--- Quoted passage ---

On Wednesday at the Microsoft Ignite conference, Microsoft announced two custom chips designed for accelerating in-house AI workloads through its Azure cloud computing service: Microsoft Azure Maia 100 AI Accelerator and the Microsoft Azure Cobalt 100 CPU.
Microsoft designed Maia specifically to run large language models like GPT 3.5 Turbo and GPT-4, which underpin its Azure OpenAI services and Microsoft Copilot (formerly Bing Chat). Maia has 105 billion transistors that are manufactured on a 5-nm TSMC process. Meanwhile, Cobalt is a 128-core ARM-based CPU designed to do conventional computing tasks like power Microsoft Teams. Microsoft has no plans to sell either one, preferring them for internal use only.
As we’ve previously seen, Microsoft wants to be “the Copilot company,” and it will need a lot of computing power to meet that goal. According to Reuters, Microsoft and other tech firms have struggled with the high cost of delivering AI services that can cost 10 times more than services like search engines.

---

* [Activity] Rewrite the passage about Microsoft's custom chips from the words "Microsoft designed Maia" through the words "internal use only.", switching "Microsoft Teams" to "Microsoft Outlook".

--- Records supplied ---

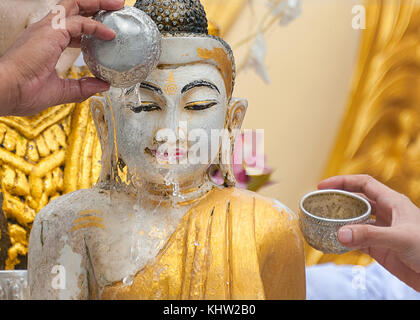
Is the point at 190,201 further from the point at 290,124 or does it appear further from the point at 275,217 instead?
the point at 290,124

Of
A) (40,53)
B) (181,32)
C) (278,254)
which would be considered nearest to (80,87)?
(40,53)

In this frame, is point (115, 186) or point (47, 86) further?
point (115, 186)

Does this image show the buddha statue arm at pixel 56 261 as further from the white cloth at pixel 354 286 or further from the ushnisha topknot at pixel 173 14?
the white cloth at pixel 354 286

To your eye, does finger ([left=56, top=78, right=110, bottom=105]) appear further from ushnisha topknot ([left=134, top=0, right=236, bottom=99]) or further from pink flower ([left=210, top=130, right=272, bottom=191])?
pink flower ([left=210, top=130, right=272, bottom=191])

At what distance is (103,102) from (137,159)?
0.53ft

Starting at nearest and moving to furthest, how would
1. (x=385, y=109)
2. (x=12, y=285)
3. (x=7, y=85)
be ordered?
(x=7, y=85) → (x=12, y=285) → (x=385, y=109)

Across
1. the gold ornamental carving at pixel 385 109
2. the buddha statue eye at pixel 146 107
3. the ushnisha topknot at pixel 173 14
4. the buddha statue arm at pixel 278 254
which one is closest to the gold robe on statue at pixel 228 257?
→ the buddha statue arm at pixel 278 254

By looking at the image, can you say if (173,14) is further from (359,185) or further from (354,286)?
(354,286)

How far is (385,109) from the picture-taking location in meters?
2.40

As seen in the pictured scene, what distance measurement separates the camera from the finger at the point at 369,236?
97 cm

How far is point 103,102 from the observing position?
3.76 feet

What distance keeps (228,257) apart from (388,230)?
302 millimetres

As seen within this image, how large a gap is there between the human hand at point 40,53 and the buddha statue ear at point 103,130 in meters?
0.22
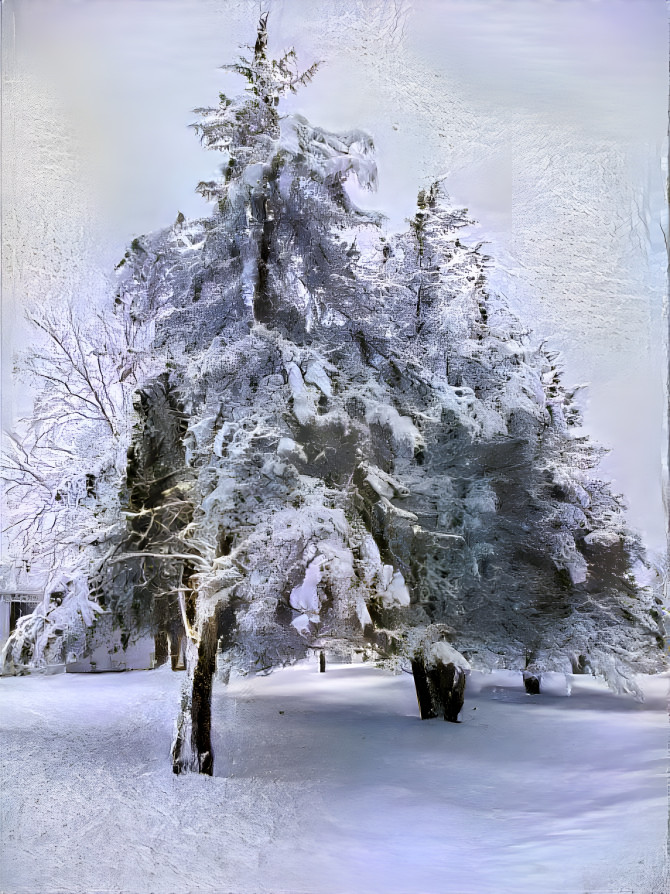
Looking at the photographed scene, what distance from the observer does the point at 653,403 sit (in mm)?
4000

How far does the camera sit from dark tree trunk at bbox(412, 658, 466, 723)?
404cm

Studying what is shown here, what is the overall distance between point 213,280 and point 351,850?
9.25ft

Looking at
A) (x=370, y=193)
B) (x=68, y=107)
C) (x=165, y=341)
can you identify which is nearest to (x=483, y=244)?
(x=370, y=193)

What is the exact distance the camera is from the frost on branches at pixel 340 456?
12.9ft

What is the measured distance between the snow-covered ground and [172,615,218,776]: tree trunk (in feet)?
0.18

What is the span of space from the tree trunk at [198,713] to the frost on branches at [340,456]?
0.04ft

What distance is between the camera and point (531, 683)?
4.29m

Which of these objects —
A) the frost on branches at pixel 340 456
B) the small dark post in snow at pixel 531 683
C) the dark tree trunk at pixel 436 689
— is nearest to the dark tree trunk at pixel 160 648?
the frost on branches at pixel 340 456

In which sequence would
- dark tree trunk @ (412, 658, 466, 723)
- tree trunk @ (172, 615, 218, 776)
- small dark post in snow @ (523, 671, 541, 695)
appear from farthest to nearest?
small dark post in snow @ (523, 671, 541, 695) < dark tree trunk @ (412, 658, 466, 723) < tree trunk @ (172, 615, 218, 776)

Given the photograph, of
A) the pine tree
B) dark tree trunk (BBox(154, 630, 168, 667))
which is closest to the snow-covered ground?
dark tree trunk (BBox(154, 630, 168, 667))

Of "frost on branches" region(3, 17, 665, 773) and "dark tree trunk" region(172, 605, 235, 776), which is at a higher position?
"frost on branches" region(3, 17, 665, 773)

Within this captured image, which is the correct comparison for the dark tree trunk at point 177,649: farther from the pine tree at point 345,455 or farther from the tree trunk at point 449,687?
the tree trunk at point 449,687

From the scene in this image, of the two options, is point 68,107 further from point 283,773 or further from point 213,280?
point 283,773

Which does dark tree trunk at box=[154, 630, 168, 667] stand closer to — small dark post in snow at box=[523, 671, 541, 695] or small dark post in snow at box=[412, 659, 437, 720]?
small dark post in snow at box=[412, 659, 437, 720]
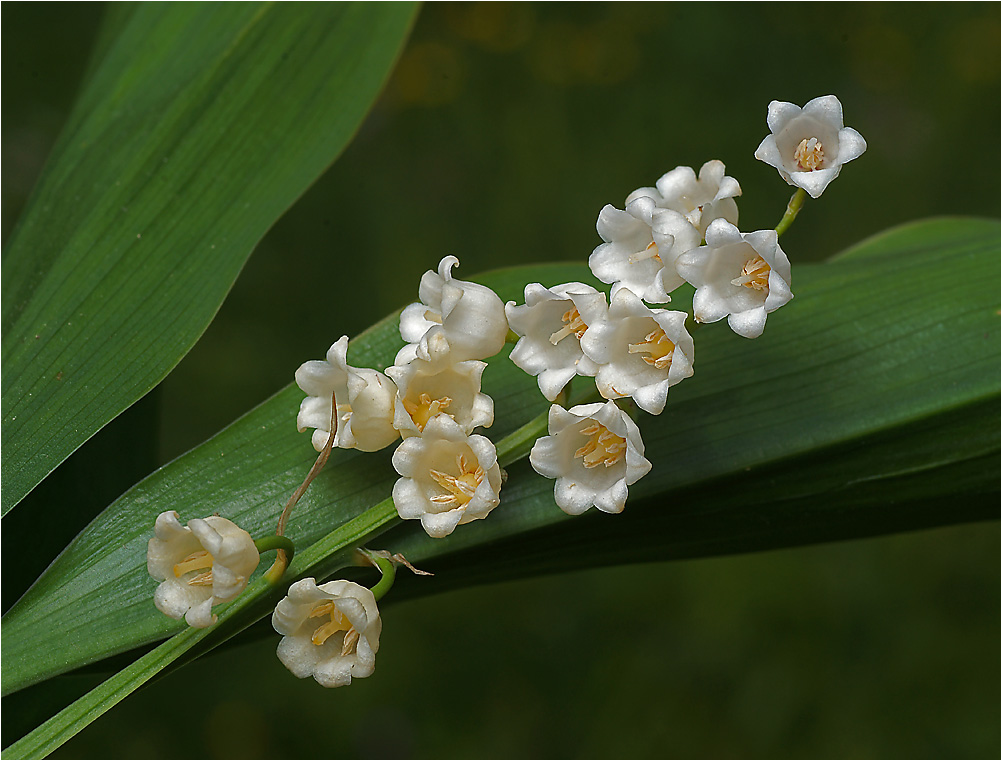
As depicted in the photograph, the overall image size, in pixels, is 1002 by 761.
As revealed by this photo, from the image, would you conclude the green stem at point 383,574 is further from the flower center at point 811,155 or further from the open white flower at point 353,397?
the flower center at point 811,155

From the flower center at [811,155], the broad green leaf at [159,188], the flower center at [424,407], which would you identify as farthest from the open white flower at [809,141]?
the broad green leaf at [159,188]

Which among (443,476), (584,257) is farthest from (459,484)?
(584,257)

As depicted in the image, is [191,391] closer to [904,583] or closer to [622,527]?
[622,527]

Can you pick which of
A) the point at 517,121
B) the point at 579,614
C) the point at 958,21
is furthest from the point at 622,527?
the point at 958,21

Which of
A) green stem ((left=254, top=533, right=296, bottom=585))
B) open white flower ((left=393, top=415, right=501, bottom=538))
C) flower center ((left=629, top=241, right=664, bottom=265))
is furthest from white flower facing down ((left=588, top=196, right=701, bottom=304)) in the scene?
green stem ((left=254, top=533, right=296, bottom=585))

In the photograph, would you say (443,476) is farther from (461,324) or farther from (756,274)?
(756,274)

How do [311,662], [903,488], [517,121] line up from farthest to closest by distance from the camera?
[517,121]
[903,488]
[311,662]
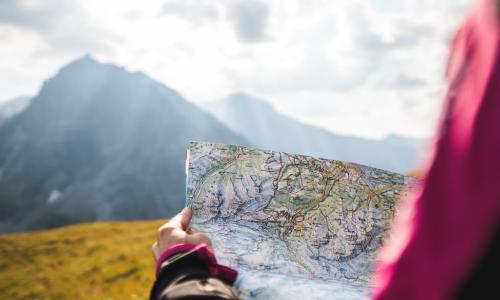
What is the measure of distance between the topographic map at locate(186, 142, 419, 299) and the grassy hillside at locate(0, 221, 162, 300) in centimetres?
446

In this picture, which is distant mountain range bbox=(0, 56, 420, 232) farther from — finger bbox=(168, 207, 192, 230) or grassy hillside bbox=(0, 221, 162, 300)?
finger bbox=(168, 207, 192, 230)

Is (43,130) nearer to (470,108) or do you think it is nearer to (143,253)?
(143,253)

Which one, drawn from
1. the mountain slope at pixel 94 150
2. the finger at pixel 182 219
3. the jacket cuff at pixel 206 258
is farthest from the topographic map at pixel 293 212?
the mountain slope at pixel 94 150

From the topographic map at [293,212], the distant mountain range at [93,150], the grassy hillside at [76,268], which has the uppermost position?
the topographic map at [293,212]

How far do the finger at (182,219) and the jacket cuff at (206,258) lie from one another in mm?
435

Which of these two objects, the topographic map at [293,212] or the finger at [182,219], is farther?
the topographic map at [293,212]

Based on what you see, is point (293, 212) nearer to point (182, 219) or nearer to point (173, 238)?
point (182, 219)

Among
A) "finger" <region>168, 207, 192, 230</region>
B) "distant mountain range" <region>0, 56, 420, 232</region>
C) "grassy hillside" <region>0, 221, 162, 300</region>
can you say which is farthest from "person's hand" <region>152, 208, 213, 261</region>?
"distant mountain range" <region>0, 56, 420, 232</region>

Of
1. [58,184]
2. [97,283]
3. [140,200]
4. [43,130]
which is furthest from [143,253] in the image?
[43,130]

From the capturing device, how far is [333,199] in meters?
3.17

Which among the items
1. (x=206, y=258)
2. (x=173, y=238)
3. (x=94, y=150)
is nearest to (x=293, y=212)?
(x=173, y=238)

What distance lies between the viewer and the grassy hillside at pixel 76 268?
10.5 meters

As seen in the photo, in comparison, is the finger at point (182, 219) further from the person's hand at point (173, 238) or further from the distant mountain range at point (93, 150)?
the distant mountain range at point (93, 150)

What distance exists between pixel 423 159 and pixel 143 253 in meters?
15.5
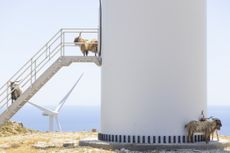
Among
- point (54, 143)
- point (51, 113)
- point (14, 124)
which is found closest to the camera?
point (54, 143)

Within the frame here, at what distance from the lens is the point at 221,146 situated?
29641mm

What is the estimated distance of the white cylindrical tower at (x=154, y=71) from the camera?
95.9 feet

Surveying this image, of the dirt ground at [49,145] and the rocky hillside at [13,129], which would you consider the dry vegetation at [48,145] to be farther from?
the rocky hillside at [13,129]

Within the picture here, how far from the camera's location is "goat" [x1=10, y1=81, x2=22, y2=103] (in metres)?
31.9

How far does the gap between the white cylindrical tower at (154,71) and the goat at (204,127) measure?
1.07 feet

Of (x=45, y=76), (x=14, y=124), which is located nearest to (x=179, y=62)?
(x=45, y=76)

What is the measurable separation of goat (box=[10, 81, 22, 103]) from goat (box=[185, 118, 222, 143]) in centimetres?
828

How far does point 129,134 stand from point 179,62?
12.7ft

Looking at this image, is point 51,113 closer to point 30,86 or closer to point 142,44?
point 30,86

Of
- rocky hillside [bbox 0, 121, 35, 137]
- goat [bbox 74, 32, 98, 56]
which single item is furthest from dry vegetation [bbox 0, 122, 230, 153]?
rocky hillside [bbox 0, 121, 35, 137]

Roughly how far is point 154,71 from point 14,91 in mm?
7212

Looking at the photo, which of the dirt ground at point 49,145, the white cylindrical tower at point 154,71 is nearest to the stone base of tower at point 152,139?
the white cylindrical tower at point 154,71

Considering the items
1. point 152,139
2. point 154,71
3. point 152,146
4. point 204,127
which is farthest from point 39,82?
point 204,127

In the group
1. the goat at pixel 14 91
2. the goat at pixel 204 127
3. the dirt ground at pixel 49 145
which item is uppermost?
the goat at pixel 14 91
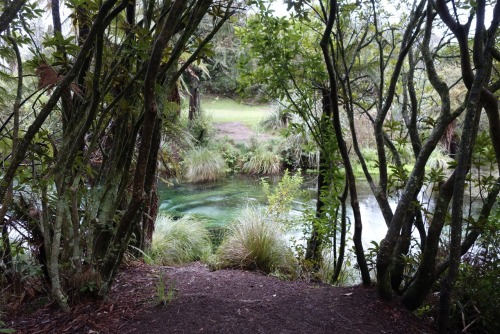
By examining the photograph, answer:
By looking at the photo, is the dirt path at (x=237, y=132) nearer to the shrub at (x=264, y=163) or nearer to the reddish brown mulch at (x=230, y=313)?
the shrub at (x=264, y=163)

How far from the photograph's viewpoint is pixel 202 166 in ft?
42.1

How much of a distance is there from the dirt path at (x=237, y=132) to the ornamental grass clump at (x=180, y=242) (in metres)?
9.04

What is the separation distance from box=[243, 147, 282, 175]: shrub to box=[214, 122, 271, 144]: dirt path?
1.72m

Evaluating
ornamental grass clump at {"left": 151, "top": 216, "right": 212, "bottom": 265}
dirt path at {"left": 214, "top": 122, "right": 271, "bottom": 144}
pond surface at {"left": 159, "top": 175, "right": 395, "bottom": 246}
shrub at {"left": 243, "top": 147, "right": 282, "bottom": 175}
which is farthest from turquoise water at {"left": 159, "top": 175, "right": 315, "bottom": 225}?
dirt path at {"left": 214, "top": 122, "right": 271, "bottom": 144}

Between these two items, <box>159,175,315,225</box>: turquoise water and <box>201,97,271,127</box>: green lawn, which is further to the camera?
<box>201,97,271,127</box>: green lawn

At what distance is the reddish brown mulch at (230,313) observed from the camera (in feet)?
6.67

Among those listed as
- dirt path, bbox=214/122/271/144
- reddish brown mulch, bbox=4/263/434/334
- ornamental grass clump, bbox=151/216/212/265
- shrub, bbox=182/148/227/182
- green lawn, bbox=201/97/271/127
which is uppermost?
green lawn, bbox=201/97/271/127

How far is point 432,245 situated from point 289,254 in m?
2.26

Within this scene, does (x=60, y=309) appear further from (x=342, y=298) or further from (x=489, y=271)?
(x=489, y=271)

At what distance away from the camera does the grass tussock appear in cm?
419

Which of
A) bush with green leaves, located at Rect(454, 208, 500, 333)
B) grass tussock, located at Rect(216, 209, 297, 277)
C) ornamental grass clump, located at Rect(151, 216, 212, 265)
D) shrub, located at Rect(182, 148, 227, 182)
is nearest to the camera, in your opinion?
bush with green leaves, located at Rect(454, 208, 500, 333)

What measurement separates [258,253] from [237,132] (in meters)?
12.9

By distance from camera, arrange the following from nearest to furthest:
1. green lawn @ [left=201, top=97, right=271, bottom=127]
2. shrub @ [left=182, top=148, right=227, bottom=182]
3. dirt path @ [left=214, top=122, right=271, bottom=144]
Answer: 1. shrub @ [left=182, top=148, right=227, bottom=182]
2. dirt path @ [left=214, top=122, right=271, bottom=144]
3. green lawn @ [left=201, top=97, right=271, bottom=127]

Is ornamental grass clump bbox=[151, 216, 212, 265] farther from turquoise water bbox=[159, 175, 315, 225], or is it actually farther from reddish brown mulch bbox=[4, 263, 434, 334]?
reddish brown mulch bbox=[4, 263, 434, 334]
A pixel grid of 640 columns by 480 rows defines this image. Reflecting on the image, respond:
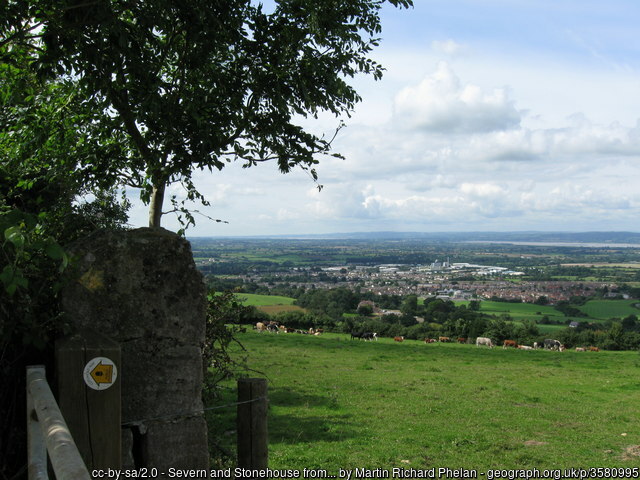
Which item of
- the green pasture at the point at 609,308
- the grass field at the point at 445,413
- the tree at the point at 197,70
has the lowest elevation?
the green pasture at the point at 609,308

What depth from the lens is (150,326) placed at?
370 centimetres

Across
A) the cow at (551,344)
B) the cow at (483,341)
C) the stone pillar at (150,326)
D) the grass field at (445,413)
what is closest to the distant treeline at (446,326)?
the cow at (551,344)

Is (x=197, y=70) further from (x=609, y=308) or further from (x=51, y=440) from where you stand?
(x=609, y=308)

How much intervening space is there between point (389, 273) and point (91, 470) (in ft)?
463

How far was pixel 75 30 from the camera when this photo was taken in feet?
17.1

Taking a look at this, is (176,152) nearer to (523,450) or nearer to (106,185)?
(106,185)

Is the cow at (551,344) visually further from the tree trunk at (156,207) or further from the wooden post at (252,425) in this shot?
the wooden post at (252,425)

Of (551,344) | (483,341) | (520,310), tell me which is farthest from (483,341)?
(520,310)

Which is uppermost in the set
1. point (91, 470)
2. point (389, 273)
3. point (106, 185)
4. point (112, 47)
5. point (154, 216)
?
point (112, 47)

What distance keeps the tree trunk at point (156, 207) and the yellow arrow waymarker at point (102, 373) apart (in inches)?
145

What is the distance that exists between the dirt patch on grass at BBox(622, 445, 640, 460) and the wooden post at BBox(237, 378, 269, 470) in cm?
787

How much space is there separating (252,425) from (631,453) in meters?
8.39

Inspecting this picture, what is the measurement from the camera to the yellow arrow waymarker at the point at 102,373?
9.88ft

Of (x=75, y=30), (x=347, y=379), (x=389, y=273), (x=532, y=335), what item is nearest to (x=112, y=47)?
(x=75, y=30)
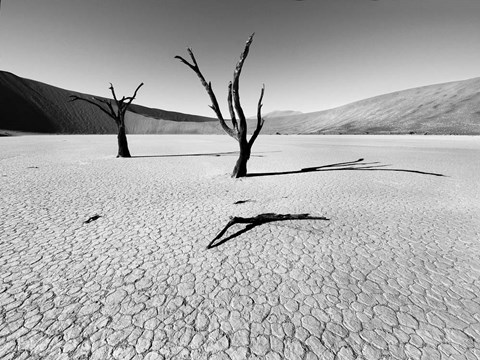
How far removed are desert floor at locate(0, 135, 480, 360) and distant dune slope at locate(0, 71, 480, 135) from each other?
55.9 m

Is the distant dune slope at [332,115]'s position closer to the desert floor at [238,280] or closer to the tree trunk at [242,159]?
the tree trunk at [242,159]

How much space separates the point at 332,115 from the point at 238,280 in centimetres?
10436

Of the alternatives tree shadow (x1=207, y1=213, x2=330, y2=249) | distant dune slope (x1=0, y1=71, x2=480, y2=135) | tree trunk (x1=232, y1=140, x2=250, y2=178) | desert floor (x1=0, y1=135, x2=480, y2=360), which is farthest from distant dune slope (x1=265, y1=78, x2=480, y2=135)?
tree shadow (x1=207, y1=213, x2=330, y2=249)

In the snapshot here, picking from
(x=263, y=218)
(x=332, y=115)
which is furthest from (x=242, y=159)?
(x=332, y=115)

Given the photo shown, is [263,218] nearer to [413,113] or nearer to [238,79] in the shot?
[238,79]

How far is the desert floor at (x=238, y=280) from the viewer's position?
238 centimetres

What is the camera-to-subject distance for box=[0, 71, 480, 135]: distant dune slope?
56534 millimetres

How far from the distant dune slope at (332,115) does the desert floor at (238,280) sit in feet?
183

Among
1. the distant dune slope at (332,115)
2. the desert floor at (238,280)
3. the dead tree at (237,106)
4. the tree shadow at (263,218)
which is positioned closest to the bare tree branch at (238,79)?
the dead tree at (237,106)

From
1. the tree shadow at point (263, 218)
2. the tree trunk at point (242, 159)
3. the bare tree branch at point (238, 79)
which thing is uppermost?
the bare tree branch at point (238, 79)

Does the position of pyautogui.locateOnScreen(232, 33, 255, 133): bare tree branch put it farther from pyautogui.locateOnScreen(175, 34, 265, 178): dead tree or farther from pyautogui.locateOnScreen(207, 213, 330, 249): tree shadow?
pyautogui.locateOnScreen(207, 213, 330, 249): tree shadow

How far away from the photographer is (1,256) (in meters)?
3.94

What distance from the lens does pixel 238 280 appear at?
11.2 feet

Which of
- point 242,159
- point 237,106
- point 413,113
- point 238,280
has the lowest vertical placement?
point 238,280
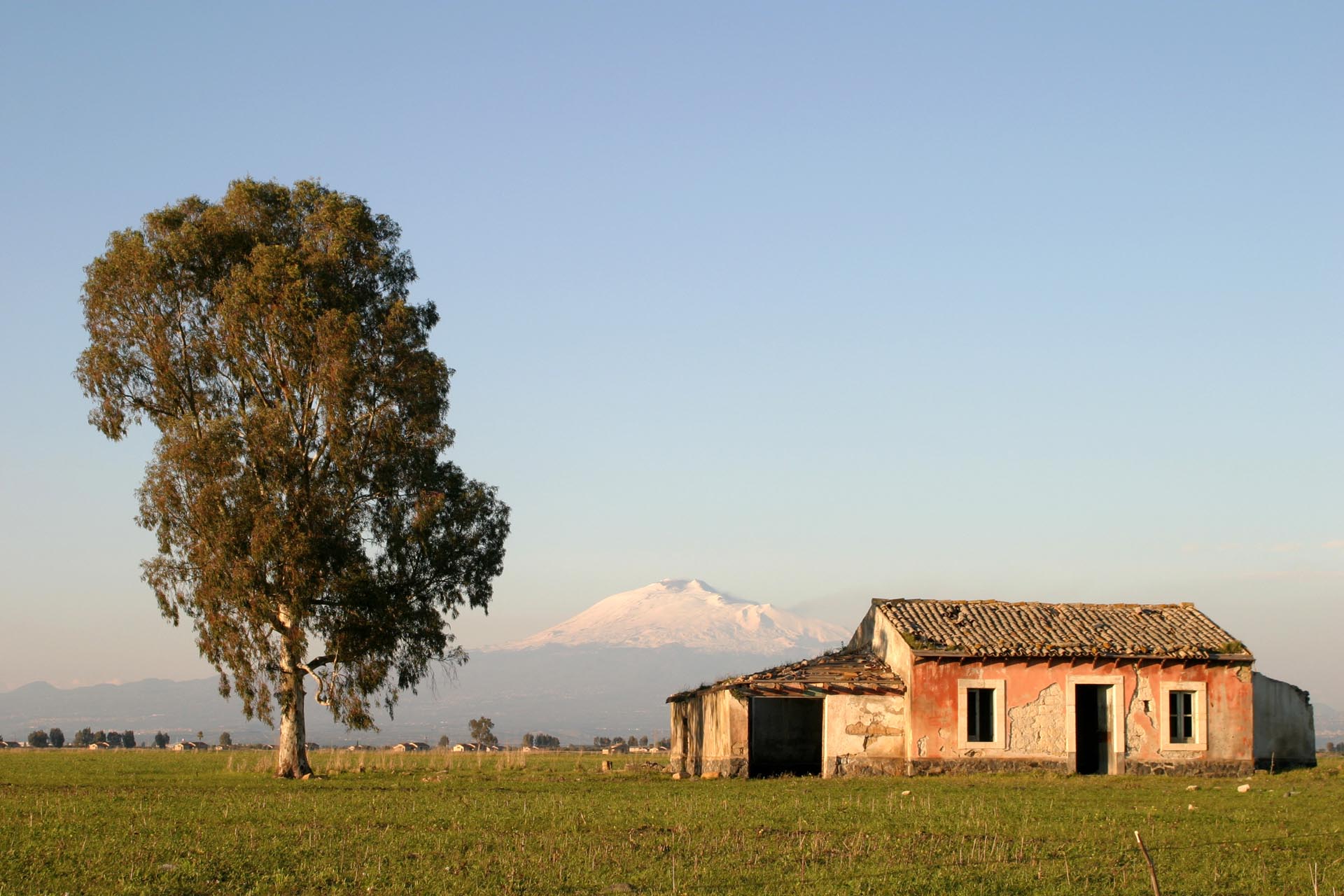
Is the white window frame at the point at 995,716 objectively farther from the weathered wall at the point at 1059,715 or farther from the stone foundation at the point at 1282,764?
the stone foundation at the point at 1282,764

---

* [Task response]
Microsoft designed Maia specifically to run large language models like GPT 3.5 Turbo and GPT-4, which underpin its Azure OpenAI services and Microsoft Copilot (formerly Bing Chat). Maia has 105 billion transistors that are manufactured on a 5-nm TSMC process. Meanwhile, Cobalt is a 128-core ARM-based CPU designed to do conventional computing tasks like power Microsoft Outlook. Microsoft has no plans to sell either one, preferring them for internal use only.